Schalk Burger may well be the player of the tournament, but he was astonished when Mils Muliaina capitalised on his knock-on to break past Breyton Paulse and sprint 60m for a terrific score. Mehrtens conversion stretched the Blacks out to a 10-0 lead.
The Boks dominated both possession and territory, in marked contrast to the Christchurch game, but through the remainder of the first half squandered opportunity after opportunity. Montgomery was far from ‘booty-licious’, missing with three penalty efforts in the first half.
However, after referee Nigel Williams retired with a hamstring injury, allowing touch judge Donal Courtney to take over, South Africa struck through Joubert. Having just been held up, Joubert took van Niekerk’s pop off a 5m scrum to burst past Umaga and score. Montgomery converted for 10-7 New Zealand.
A penalty for offside against the returning Matfield allowed Mehrtens to stretch the lead to 13-7, but the Boks countered with a try from Paulse in the corner following good work from Paulse, Montgomery and Conradie (back in for Fourie du Preez) to make it 13-12 New Zealand.
It got better for the Springboks off the kick-off when Paulse, van Niekerk and Barry combined before Barry’s break set up Joubert for an easy finish to push on to 19-13 South Africa.
After an exchange of penalties, the lead changed hands again when the ever-dangerous Rockococko burst through van der Westhuyzen and Barry to score under the posts. Mehrtens’ convert put them a point up at 23-22. With Mehrtens playing deeper than Spencer had been, the Blacks were playing well and looking dangerous at this point.
A penalty against Muliaina meant a further lead change as Montgomery capitalised to put the Boks 25-23 up but Mehrtens stroked over one of his own after Burger was penalised for offside – 26-25 New Zealand.
The endgame was all South African though.
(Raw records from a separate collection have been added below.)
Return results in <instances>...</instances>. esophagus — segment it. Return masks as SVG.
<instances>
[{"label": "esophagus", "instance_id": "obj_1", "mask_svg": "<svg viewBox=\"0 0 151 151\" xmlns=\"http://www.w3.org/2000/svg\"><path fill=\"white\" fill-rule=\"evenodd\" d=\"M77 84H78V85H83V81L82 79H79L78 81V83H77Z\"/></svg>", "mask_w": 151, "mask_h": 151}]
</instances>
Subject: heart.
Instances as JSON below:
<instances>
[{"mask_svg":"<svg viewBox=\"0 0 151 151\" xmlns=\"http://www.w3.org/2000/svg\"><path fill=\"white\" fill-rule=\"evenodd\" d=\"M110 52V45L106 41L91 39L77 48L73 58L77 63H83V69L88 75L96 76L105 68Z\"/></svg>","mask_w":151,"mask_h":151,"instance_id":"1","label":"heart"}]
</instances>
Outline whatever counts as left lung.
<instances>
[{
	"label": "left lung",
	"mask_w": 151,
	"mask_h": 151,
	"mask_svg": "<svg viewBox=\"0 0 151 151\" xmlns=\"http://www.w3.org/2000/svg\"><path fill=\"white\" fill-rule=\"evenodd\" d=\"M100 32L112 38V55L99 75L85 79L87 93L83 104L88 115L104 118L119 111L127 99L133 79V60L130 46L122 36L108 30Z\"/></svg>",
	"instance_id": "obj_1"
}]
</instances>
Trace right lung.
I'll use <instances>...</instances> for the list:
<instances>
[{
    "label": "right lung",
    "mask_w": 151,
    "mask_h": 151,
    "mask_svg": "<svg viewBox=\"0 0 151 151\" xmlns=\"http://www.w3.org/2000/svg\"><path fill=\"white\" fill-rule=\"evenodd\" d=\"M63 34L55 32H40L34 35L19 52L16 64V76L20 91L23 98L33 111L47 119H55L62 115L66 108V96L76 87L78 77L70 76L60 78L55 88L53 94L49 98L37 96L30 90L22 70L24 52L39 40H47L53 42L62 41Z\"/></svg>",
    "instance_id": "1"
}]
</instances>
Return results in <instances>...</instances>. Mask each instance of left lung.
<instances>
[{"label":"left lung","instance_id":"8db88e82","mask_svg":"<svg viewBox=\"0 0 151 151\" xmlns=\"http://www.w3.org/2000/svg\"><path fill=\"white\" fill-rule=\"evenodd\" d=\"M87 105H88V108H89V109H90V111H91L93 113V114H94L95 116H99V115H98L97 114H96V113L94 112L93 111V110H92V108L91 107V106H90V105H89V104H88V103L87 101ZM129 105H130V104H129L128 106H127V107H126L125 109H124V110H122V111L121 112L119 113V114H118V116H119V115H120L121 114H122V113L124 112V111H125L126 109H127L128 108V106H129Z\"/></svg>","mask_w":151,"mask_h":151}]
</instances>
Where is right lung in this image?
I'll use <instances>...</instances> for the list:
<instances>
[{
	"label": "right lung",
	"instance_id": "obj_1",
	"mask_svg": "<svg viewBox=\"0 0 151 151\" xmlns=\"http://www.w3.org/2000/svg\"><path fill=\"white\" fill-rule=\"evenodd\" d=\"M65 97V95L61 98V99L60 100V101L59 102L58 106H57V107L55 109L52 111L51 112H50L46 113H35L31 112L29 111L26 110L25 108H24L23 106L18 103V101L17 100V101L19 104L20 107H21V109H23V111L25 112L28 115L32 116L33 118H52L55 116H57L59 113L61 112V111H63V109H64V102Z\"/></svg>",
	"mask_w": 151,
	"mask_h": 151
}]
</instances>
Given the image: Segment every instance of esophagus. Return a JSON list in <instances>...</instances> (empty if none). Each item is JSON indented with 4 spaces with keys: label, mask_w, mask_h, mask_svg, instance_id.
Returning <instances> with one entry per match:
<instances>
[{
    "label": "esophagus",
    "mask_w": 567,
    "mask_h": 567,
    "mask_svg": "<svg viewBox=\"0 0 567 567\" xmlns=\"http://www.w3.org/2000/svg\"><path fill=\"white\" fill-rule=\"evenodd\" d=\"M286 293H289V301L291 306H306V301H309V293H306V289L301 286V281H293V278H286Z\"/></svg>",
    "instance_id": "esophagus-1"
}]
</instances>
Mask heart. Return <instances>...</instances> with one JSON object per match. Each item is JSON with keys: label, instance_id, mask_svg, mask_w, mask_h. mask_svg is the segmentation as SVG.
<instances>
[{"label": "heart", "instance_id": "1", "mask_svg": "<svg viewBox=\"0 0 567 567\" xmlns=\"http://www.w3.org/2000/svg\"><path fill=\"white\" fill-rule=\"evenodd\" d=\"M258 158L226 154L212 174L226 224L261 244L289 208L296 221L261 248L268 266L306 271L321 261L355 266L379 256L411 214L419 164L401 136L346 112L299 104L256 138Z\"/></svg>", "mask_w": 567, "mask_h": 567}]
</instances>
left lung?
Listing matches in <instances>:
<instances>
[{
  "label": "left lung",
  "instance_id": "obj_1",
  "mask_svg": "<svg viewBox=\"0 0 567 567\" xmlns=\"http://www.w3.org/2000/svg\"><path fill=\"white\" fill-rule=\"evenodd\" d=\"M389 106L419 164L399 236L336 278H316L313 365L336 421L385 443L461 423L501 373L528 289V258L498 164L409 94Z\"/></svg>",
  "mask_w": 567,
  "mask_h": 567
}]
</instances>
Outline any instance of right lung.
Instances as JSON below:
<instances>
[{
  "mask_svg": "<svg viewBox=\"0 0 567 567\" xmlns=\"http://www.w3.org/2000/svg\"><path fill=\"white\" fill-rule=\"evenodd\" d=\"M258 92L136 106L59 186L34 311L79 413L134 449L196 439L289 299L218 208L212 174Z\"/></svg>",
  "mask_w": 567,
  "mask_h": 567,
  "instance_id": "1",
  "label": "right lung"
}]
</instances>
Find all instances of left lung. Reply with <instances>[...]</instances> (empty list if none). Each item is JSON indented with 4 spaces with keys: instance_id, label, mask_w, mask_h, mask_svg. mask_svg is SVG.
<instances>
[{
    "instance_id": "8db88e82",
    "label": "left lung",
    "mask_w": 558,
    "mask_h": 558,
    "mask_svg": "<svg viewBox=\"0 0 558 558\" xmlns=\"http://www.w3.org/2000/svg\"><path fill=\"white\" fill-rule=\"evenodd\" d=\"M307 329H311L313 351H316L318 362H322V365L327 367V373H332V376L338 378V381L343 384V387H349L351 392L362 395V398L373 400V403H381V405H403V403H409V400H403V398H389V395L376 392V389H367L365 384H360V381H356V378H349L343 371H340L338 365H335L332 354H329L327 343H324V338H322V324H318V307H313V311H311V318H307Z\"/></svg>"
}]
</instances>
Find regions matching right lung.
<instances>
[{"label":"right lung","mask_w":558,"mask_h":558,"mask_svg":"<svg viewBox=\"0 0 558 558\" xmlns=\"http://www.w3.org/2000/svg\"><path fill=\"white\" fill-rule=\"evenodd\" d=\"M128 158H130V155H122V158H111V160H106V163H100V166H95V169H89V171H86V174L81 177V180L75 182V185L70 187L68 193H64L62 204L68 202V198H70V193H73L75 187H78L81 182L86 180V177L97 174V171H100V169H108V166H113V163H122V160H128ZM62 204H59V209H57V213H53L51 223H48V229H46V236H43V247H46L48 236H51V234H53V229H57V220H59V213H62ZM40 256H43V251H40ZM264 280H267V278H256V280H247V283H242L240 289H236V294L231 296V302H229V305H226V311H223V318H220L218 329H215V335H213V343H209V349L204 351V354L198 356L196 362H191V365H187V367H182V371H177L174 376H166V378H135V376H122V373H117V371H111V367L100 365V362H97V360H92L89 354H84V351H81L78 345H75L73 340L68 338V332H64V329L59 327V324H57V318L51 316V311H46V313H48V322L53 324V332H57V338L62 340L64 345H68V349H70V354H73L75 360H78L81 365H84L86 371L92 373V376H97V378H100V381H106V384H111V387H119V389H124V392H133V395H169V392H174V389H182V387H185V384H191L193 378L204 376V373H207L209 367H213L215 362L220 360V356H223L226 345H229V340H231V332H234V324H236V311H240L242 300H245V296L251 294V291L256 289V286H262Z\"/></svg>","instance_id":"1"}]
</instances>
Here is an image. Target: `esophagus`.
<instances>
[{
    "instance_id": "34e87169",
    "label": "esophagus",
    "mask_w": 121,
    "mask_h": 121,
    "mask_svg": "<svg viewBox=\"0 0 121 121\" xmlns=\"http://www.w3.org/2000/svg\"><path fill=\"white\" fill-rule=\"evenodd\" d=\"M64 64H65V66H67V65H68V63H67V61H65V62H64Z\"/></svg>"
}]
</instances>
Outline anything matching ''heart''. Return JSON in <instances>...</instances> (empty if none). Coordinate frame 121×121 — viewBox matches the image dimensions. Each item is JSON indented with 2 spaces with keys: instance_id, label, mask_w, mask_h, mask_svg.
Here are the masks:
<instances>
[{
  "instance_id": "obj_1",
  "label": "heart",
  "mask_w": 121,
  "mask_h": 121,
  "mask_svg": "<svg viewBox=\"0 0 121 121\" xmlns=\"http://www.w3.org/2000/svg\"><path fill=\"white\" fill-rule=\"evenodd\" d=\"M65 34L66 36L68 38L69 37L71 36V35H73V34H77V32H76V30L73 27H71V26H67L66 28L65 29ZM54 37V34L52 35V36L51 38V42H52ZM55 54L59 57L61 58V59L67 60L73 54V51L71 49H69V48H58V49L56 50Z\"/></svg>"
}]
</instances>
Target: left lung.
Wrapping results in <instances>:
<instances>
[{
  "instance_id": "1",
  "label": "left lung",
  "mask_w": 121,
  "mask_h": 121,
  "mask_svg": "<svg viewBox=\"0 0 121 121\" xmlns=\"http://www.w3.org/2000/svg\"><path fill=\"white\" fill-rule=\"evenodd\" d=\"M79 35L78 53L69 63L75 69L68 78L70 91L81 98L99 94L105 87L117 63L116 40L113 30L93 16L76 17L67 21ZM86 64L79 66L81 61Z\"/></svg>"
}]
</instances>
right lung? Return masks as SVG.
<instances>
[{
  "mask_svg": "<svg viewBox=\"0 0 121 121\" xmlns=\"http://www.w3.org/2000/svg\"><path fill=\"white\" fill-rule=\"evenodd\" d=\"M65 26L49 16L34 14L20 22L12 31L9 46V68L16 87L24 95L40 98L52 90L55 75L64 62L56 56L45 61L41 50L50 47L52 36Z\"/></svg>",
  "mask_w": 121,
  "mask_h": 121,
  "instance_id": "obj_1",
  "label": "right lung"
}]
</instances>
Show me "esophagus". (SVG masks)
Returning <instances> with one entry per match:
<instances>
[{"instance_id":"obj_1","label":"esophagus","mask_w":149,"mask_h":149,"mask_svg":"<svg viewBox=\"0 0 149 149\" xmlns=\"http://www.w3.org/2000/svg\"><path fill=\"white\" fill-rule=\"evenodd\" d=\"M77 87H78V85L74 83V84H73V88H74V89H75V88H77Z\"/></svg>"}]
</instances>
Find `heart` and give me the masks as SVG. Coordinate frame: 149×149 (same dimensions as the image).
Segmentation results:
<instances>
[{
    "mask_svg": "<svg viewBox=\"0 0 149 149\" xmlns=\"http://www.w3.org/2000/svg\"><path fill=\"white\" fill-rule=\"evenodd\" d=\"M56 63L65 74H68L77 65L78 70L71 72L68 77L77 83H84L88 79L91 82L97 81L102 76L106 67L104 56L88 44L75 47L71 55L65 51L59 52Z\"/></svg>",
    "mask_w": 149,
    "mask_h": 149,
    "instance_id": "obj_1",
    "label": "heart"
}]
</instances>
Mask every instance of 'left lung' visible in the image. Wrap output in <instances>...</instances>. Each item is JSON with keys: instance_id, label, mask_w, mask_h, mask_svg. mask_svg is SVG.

Joubert did well to get past Marshall and popped up a pass at the line for wing Jean de Villiers to fall over the line for the bonus point try.
Montgomery tacked on a penalty to push out to 33-26 with 11 minutes left as South Africa continued to pressurize the Blacks. They almost scored a fabulous try but Barry’s scoring pass was delayed a fraction, enabling Rockococko to get a finger to it. Had he held it he may have gone the distance himself. Hairline stuff.
In the end, it was the combination of the returning ‘Big Joe’ van Niekerk and Marius Joubert who inflicted the final damage as Joubert swept past Tuiali’i to score the final try. South Africa celebrated a famous win by 40-26 with the conversion.